Tapping into the Top End

WARM rain like I’ve never seen or felt before fell for the three days I was in Darwin for an Australian Sister Cities Association meeting.
We also had the good fortune to receive an invitation to a Destination Darwin cocktail party hosted by the Northern Territory chief minister Clare Martin on Friday, 2 March.
This was a side invitation to our reason for being in Darwin, but left no doubt in my mind that Darwin hospitality was as warm as its weather.
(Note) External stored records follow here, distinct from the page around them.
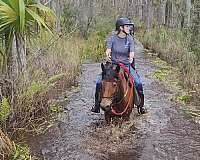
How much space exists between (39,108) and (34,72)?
0.85 m

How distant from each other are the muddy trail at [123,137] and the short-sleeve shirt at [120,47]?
1.32 metres

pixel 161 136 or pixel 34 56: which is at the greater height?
pixel 34 56

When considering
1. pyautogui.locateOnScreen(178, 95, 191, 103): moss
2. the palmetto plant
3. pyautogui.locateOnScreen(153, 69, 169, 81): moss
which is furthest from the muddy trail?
pyautogui.locateOnScreen(153, 69, 169, 81): moss

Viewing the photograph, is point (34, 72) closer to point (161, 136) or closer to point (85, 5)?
point (161, 136)

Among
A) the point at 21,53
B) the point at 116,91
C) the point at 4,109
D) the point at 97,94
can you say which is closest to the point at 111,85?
the point at 116,91

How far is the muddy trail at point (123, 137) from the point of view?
6.51m

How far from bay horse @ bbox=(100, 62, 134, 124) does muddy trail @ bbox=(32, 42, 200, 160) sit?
35 cm

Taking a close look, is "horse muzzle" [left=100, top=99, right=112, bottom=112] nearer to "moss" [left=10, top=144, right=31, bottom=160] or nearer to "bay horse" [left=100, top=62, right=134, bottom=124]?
"bay horse" [left=100, top=62, right=134, bottom=124]

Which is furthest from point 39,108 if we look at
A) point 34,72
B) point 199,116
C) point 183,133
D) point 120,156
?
point 199,116

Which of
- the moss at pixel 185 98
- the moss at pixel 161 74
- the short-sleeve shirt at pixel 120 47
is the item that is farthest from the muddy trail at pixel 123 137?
the moss at pixel 161 74

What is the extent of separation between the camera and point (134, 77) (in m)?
7.85

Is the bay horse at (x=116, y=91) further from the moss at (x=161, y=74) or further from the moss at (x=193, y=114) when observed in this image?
the moss at (x=161, y=74)

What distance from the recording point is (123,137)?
7234mm

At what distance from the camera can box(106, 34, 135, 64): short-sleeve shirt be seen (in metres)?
7.78
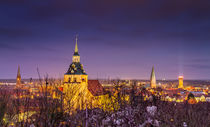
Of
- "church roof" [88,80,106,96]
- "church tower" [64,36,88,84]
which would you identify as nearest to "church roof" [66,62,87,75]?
"church tower" [64,36,88,84]

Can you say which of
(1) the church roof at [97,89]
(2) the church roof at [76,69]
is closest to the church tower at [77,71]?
(2) the church roof at [76,69]

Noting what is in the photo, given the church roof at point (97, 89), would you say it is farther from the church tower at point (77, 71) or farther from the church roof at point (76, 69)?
the church roof at point (76, 69)

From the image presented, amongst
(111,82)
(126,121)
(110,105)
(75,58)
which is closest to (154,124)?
(126,121)

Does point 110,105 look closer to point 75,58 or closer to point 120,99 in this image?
point 120,99

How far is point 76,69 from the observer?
50844 millimetres

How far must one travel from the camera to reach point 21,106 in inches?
217

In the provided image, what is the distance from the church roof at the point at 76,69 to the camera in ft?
165

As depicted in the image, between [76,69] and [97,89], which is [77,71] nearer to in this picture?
[76,69]

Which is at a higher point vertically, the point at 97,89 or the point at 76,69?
the point at 76,69

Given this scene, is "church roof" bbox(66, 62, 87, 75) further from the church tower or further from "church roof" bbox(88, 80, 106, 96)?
"church roof" bbox(88, 80, 106, 96)

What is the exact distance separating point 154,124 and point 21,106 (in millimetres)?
3485

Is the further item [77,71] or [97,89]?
[77,71]

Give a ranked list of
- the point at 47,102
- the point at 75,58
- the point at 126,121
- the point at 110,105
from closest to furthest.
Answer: the point at 47,102
the point at 126,121
the point at 110,105
the point at 75,58

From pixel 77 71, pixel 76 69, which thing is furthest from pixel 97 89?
pixel 76 69
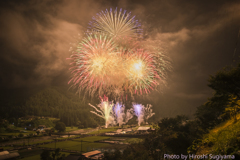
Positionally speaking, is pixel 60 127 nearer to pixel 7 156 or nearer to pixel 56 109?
pixel 56 109

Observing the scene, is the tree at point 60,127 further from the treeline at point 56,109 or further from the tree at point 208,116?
the tree at point 208,116

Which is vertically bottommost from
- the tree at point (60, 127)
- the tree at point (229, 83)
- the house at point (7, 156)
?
the house at point (7, 156)

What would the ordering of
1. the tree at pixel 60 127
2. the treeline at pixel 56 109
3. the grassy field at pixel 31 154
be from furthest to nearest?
1. the tree at pixel 60 127
2. the treeline at pixel 56 109
3. the grassy field at pixel 31 154

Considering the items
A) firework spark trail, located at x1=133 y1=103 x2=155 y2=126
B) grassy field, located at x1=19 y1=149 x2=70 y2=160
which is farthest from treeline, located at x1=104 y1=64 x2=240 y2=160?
firework spark trail, located at x1=133 y1=103 x2=155 y2=126

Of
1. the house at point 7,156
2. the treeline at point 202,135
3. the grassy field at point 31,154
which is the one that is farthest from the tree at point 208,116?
the house at point 7,156

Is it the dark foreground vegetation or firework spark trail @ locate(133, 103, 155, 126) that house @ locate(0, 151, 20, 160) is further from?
firework spark trail @ locate(133, 103, 155, 126)

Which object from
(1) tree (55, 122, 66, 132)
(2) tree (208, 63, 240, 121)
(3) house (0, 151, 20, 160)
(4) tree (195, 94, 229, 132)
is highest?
(2) tree (208, 63, 240, 121)

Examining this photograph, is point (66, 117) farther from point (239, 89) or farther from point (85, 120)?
point (239, 89)

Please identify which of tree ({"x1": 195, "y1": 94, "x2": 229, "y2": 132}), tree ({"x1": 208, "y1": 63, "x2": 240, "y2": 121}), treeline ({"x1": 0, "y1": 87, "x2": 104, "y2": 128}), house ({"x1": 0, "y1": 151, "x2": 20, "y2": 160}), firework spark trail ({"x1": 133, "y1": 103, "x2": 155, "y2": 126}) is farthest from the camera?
firework spark trail ({"x1": 133, "y1": 103, "x2": 155, "y2": 126})
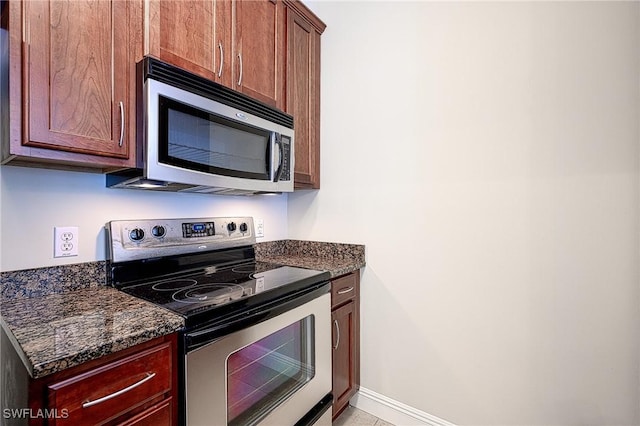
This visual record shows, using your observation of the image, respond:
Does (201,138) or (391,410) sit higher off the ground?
(201,138)

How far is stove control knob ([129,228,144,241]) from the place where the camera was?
53.6 inches

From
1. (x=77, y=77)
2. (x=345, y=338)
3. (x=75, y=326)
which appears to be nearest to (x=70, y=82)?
(x=77, y=77)

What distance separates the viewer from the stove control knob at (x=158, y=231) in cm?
145

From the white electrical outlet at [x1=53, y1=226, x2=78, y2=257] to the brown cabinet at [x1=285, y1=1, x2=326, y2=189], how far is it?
3.77 ft

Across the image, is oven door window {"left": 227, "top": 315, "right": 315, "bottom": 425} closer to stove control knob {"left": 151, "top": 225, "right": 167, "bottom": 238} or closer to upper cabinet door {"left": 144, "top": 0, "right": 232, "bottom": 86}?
stove control knob {"left": 151, "top": 225, "right": 167, "bottom": 238}

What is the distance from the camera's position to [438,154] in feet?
5.56

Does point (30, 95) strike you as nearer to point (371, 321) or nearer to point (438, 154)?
point (438, 154)

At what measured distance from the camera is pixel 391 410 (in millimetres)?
1836

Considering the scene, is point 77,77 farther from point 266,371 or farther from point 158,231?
point 266,371

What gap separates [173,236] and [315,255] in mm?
978

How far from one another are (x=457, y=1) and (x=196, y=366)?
82.5 inches

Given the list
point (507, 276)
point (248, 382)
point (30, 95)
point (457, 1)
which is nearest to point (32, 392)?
point (248, 382)

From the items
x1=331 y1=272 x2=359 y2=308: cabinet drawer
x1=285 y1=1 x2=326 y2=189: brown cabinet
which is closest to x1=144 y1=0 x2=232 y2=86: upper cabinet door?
x1=285 y1=1 x2=326 y2=189: brown cabinet

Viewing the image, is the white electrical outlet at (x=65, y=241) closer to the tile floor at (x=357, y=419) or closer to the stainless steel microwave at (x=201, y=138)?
the stainless steel microwave at (x=201, y=138)
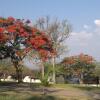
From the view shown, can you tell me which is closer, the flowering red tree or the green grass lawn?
the green grass lawn

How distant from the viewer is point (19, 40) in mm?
37406

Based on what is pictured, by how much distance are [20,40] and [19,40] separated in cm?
10

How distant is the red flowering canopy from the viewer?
36156 millimetres

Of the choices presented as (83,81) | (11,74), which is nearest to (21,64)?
(83,81)

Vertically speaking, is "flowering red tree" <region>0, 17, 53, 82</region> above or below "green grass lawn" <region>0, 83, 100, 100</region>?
above

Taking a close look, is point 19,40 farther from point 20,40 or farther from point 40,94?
point 40,94

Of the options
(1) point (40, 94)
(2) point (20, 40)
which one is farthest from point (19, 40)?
(1) point (40, 94)

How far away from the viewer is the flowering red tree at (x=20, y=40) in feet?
119

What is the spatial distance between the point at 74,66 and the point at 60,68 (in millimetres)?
2731

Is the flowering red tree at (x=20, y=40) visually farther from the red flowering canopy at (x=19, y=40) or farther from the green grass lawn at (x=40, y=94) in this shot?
the green grass lawn at (x=40, y=94)

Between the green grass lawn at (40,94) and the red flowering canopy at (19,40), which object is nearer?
the green grass lawn at (40,94)

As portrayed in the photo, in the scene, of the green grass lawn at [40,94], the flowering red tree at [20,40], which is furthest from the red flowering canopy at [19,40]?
the green grass lawn at [40,94]

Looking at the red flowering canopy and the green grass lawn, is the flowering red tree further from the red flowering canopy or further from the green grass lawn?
the green grass lawn

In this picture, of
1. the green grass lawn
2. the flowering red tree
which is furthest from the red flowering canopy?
the green grass lawn
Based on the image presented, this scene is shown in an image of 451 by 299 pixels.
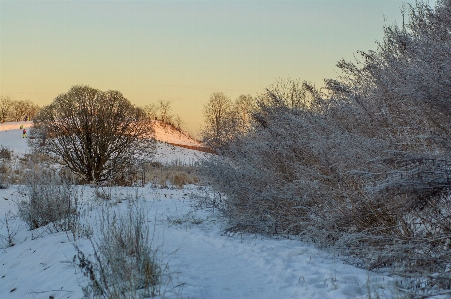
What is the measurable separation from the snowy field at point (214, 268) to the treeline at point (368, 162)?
33cm

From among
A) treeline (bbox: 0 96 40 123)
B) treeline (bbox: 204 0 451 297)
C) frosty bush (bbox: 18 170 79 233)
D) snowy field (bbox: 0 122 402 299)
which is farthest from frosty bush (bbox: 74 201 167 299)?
treeline (bbox: 0 96 40 123)

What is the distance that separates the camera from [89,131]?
1584 cm

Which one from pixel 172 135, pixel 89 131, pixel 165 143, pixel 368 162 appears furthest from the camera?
pixel 172 135

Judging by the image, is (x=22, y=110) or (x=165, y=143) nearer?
(x=165, y=143)

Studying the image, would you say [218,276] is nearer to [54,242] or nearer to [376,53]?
[54,242]

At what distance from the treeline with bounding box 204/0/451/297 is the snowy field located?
12.9 inches


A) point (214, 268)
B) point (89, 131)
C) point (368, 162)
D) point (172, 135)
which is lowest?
point (214, 268)

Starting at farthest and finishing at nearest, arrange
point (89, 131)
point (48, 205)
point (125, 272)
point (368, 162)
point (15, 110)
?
1. point (15, 110)
2. point (89, 131)
3. point (48, 205)
4. point (368, 162)
5. point (125, 272)

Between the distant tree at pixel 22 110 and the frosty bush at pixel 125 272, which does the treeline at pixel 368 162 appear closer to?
the frosty bush at pixel 125 272

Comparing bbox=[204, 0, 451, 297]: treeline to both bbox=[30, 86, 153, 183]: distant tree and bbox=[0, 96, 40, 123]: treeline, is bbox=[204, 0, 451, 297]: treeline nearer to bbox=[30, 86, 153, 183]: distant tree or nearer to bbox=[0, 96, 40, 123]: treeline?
bbox=[30, 86, 153, 183]: distant tree

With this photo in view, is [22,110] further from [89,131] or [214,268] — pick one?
[214,268]

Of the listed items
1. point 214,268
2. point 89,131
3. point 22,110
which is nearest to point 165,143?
point 89,131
Destination Darwin is a campaign set up in August last year to enable Darwinians to sell Darwin and they appear to be doing it well.
They had invited 150 travel representatives to the Top End for a threeday peep at the place and I thought there would have to be someone from my region at such an event.
I eventually found James CarringtonSmith, of Pakenham.
James is an international travel consultant with the Flight Centre at Fountain Gate.
He was able to meet the Northern Territory Chief Minister Clare Martin and hopefully also tell her about this area.
But Darwin certainly let us see what a really good rain was like — I had forgotten. Places received more than one metre of rain and I wondered why couldn’t we channel some of that runoff to Victoria.
I was told that one area received three metres of rainfall in two days and another 1.5 metres enough to fill our dams in one go.
So what is the value of water?
Across the Top End you would think it comes fairly cheaply, while Tasmania values water in the top dam of its hydro electricity system at $7 a litre.
I asked myself about the real value of water in Melbourne when we now know that by summer 2009 we will have run out of water and probably won’t have enough to shower.
We have massive amounts of grey water running into the sea that could be farmed and used for irrigation and we can introduce more tanks to capture roof water.
But we also need to think about piping water down from our tropical areas, despite the cost, because we simply do not have enough rainfall to provide enough water for the way we expect to live.
We will pay one way or the other.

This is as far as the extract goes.